Weeks and weeks of getting up before her husband left for work to run, logging miles on the weekends, adjusting her schedule to be a wife, mom, friend and marathon runner culminated on this day, in this race. Not surprisingly, she was running strong with the 3:30 pace group - still running an eight-minute mile pace at mile 20.5!
I took off down the street with her, clunking away in my rain boots and talking non-stop. I don’t remember much of our conversation, but I do remember praying with her and swallowing a lot over the lump of tears in my throat. Do all spectators feel this proud of their loved ones who run? Sheez!
|Carissa and Tass at the finish|
After Carissa passed, Kelly and I packed up and headed to the finish line to cheer Carissa (and hopefully my other friends) in to the finish. Sarah stayed behind at mile 20 to wait for Mandee and Ally and ended up having her own Swallow Back the Emotions moment with them. We found Carissa’s husband about three tenths of a mile from the finish line. Shortly after we arrived, the 3:30 pace group ran by. Carissa wasn’t with them.
My heart sank and I started pacing and praying. I think I may have actually been muttering under my breath, “C’mon Carissa. C’mon Carissa.” Time stood still as we waited and prayed. Waited and prayed. Finally, after what seemed like forever but was really only 60 seconds, she appeared. Clearly tired but still running strong, she was seconds away from finishing her second marathon and potentially doing it in a Boston-qualifying time!
We chased her around the corner to the reunion area and I re-loaded the “Track Your Runner” web page. We held our breath while it loaded and I lost it when it showed her finish time as 3 hours 32 minutes 47 seconds - a Boston qualifying time and good enough for 25th place in her entire division! I must have looked like a crazy fool jumping up and down in the reunion area shouting, “She did it! She did it!” but it was too exciting to be mature.
|Carissa and I - Boston Qualifiers!|
When Carissa emerged we hugged and celebrated and I cried for both of us. It was really special and I know I wouldn’t have appreciated how fast and smooth her race was if I would have been running next to her struggling to keep up and berating myself for thinking it was a good idea to try to run 26.2 miles.

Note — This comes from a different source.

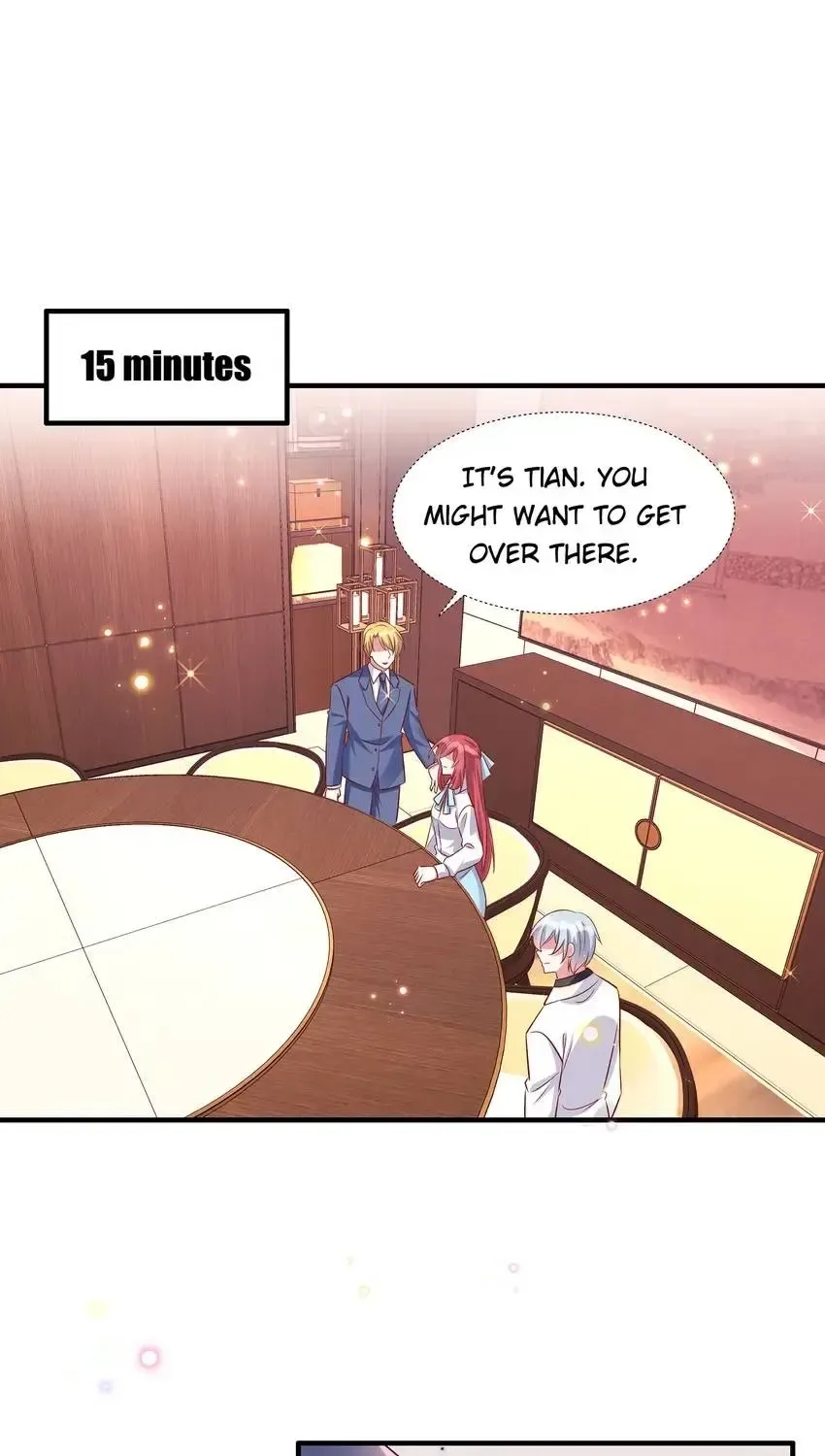 Exclusive Possession: Young Master Ji’s Beloved Wife Chapter 186 page 18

We saw Tanya finish her race – just over four hours for her first marathon and with an injury to boot – before we had to leave the race to rejoin our families. I stalked my remaining friends through the website and caught up with them after the race.
|Tanya, me and Carissa|
The runner’s high lasted all afternoon. My brain was spinning and excitement ran high. I couldn’t sit still even though I was tired and had to upload pictures immediately. Running the race as a spectator felt eerily similar to actually running. The only difference was that my body wasn’t sore and exhausted. Bonus. I loved running the marathon on the flip side as a spectator so much that I just might actually literally run it next year. Thanks a lot Carissa!